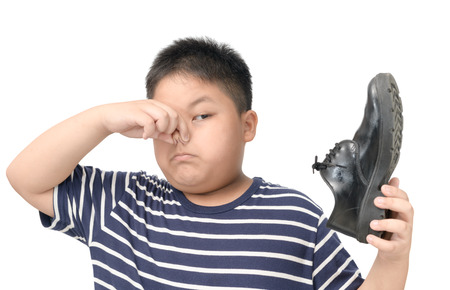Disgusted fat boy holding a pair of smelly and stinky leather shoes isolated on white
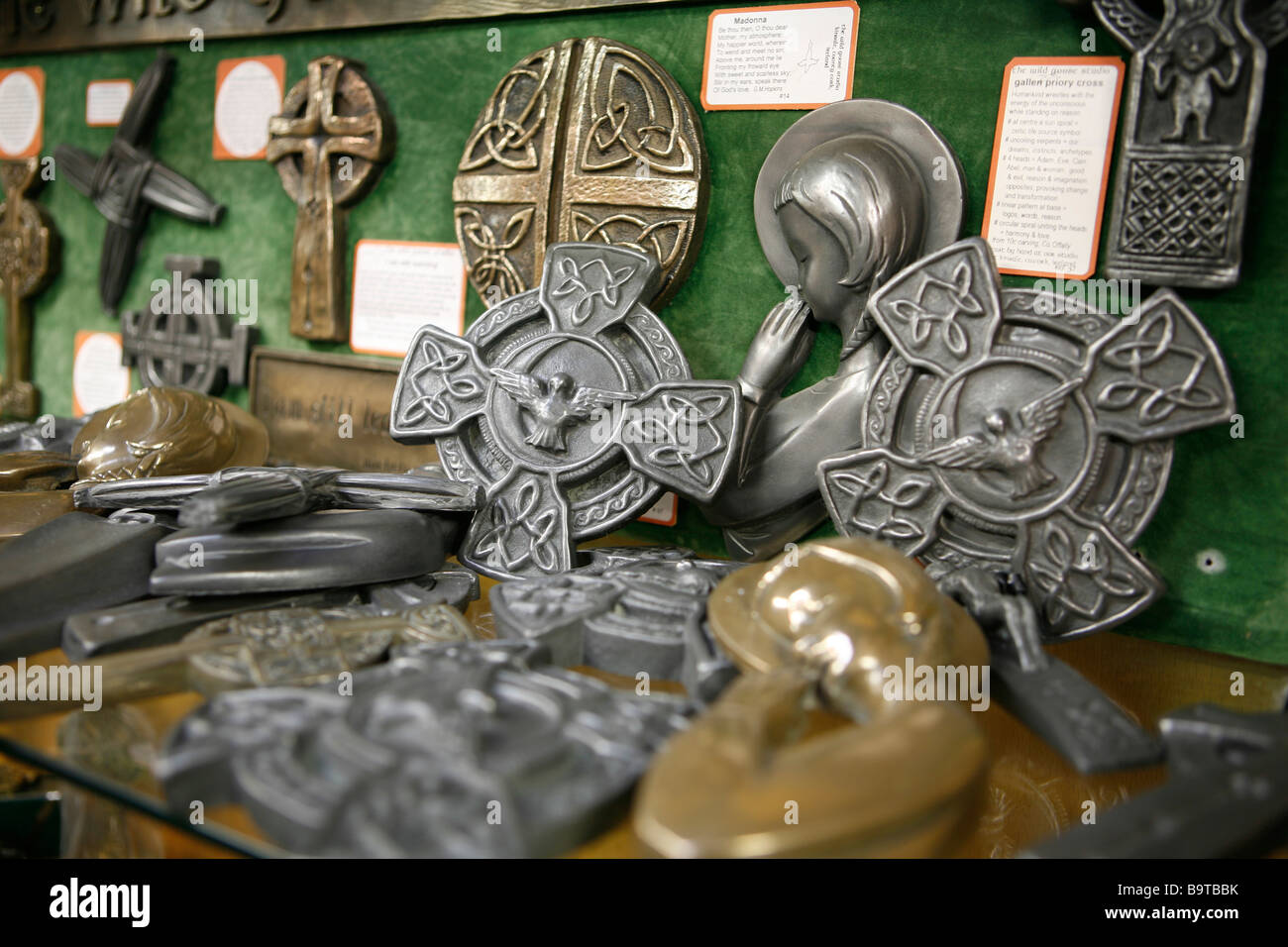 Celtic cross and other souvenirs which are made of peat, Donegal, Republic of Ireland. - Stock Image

------------

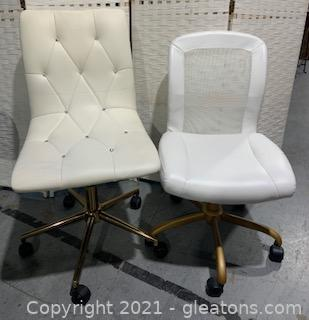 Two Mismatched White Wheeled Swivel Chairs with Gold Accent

------------

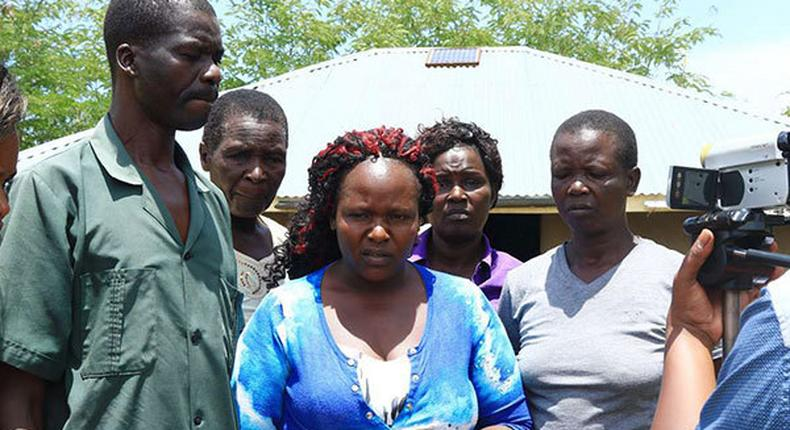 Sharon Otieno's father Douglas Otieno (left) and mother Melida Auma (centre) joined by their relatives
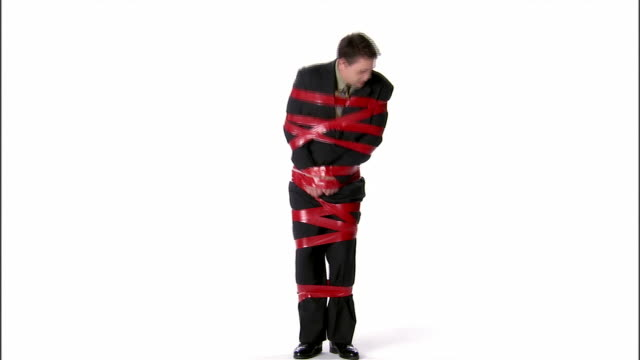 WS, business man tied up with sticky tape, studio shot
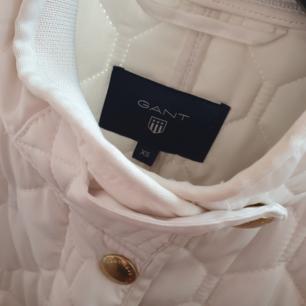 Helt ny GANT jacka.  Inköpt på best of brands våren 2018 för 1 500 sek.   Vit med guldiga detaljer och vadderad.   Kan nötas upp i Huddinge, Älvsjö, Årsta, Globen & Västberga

------------

# TASK STATEMENT:
Starting with the line that contains "WS, business man" and finishing with the line that contains "Helt ny GANT", reproduce every line of the material above exactly, but not the pictures.

# ANSWER SECTION:
 WS, business man tied up with sticky tape, studio shot
 Helt ny GANT jacka.  Inköpt på best of brands våren 2018 för 1 500 sek.   Vit med guldiga detaljer och vadderad.   Kan nötas upp i Huddinge, Älvsjö, Årsta, Globen & Västberga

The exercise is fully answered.